Study text
Gone, Girl, But Not Forgotten

The best stories stay with you. Long after you've read that final page, they haunt your thoughts, disturb your sleep, disrupt your concentration. Gone Girl has become one of those books for me.

Quite frankly, this novel falls outside my usual comfort zone: it isn't in the "speculative fiction triad" of SF, fantasy, or horror that typically grabs my readerly attention. I doubt I would have picked it up on my own. My wife happened to have read it, recommended it, so I checked it out of our local (digital) library and gave it a try. I had no idea what to expect. After finishing it, rapt and unable to put it down for the final chapters, it still defies all expectations.

Records supplied
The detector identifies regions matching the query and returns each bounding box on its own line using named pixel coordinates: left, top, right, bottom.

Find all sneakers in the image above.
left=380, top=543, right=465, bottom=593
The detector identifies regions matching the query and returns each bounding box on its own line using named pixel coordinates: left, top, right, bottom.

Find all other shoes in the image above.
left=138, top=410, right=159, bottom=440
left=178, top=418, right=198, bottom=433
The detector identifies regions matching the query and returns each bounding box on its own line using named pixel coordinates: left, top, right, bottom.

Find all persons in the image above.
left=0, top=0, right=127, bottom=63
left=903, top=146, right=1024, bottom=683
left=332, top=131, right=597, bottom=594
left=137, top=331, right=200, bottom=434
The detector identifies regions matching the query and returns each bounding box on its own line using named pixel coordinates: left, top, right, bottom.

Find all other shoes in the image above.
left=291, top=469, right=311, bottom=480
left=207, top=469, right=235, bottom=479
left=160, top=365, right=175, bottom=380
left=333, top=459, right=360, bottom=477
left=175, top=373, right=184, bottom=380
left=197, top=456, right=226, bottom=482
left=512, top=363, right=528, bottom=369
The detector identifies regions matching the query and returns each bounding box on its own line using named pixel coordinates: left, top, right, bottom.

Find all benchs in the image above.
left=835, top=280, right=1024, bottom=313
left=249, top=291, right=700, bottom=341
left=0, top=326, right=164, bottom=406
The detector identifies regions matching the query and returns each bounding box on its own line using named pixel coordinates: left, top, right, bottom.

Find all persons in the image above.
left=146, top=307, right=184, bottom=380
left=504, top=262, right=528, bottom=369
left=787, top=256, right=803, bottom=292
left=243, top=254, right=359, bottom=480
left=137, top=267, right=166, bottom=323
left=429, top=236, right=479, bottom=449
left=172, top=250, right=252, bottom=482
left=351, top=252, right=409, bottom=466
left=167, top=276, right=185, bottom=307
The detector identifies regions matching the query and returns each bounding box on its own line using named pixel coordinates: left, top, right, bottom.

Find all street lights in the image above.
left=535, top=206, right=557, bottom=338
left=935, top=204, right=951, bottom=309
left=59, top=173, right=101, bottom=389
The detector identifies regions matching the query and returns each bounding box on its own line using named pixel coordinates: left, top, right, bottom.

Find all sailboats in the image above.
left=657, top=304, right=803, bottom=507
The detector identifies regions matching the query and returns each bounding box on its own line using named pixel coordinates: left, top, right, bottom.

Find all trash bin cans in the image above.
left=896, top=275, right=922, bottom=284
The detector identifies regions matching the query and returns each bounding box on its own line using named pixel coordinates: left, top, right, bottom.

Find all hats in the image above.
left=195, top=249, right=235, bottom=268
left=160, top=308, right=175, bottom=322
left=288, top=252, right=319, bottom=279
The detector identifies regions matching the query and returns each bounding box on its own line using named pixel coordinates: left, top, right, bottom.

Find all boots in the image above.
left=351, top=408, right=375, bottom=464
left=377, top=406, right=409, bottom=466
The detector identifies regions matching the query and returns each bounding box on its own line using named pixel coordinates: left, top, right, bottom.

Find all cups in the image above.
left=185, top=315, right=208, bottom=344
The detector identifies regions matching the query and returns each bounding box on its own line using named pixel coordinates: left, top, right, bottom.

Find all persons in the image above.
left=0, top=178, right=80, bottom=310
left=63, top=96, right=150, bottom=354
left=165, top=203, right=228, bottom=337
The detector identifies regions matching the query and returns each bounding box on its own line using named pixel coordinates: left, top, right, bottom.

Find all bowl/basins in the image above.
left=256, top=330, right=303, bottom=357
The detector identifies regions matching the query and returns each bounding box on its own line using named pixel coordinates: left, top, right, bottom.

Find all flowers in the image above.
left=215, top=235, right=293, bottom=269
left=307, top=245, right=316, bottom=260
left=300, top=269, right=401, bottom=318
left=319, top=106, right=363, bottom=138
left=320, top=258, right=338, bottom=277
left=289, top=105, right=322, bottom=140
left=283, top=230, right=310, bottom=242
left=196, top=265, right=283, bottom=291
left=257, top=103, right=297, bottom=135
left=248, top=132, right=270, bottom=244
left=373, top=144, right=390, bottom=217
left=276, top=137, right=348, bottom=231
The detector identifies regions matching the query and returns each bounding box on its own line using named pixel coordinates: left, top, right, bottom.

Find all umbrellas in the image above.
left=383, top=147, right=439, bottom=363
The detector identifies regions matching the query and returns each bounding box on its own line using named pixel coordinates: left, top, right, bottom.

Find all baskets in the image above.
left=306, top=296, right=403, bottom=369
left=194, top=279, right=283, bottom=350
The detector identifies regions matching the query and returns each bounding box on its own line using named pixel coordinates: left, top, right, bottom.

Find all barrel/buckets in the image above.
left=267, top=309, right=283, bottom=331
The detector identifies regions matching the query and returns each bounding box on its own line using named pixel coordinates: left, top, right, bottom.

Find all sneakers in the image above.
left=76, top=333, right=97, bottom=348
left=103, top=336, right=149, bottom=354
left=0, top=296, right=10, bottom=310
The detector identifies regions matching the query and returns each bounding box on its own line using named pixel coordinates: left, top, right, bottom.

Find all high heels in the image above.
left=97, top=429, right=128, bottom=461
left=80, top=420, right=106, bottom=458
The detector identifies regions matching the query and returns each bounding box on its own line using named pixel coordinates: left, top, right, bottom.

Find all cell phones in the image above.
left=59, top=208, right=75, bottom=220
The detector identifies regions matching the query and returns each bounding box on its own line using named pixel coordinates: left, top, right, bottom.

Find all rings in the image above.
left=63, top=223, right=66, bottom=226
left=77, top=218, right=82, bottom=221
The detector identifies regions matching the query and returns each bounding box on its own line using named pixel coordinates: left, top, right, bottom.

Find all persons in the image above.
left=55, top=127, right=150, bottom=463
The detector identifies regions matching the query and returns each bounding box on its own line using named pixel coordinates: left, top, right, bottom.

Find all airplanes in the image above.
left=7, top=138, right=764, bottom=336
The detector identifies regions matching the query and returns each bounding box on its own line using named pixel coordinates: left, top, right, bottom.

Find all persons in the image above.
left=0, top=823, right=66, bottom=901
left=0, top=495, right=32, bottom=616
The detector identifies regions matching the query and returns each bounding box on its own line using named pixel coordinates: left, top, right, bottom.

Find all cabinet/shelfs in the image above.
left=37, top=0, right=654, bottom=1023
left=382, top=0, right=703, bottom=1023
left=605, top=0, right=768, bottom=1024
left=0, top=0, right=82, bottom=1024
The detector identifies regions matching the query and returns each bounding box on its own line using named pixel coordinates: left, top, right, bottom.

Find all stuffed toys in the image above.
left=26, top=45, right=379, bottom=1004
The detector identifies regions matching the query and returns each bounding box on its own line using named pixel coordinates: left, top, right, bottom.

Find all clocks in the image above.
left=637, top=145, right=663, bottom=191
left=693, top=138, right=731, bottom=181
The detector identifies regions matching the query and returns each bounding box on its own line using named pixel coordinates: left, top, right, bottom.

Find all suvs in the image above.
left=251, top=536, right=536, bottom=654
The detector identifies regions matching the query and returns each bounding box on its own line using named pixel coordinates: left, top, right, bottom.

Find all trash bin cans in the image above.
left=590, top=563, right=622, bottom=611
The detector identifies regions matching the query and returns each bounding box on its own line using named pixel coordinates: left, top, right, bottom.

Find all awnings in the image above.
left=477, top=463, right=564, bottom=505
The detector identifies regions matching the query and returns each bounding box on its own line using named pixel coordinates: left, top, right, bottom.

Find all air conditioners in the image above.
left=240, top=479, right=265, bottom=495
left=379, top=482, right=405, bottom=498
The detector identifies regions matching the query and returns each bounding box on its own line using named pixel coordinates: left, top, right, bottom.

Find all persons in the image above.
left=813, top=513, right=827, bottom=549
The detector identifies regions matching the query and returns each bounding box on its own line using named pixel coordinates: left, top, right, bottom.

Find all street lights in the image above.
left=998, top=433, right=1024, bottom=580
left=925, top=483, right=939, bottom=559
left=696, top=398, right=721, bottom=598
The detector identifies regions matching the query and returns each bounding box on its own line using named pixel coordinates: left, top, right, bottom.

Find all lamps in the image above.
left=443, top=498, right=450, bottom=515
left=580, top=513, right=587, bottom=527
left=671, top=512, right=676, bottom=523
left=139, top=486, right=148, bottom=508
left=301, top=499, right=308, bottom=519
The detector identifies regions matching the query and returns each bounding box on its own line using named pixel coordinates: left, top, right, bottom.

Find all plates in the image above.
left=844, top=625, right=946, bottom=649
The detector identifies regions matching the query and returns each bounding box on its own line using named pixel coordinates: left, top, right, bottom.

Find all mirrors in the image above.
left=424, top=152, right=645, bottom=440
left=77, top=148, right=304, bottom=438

Requirement
Please answer from the book review: who recommended Gone Girl to the writer?

Reply to the exercise
The writer's wife, who had already read it.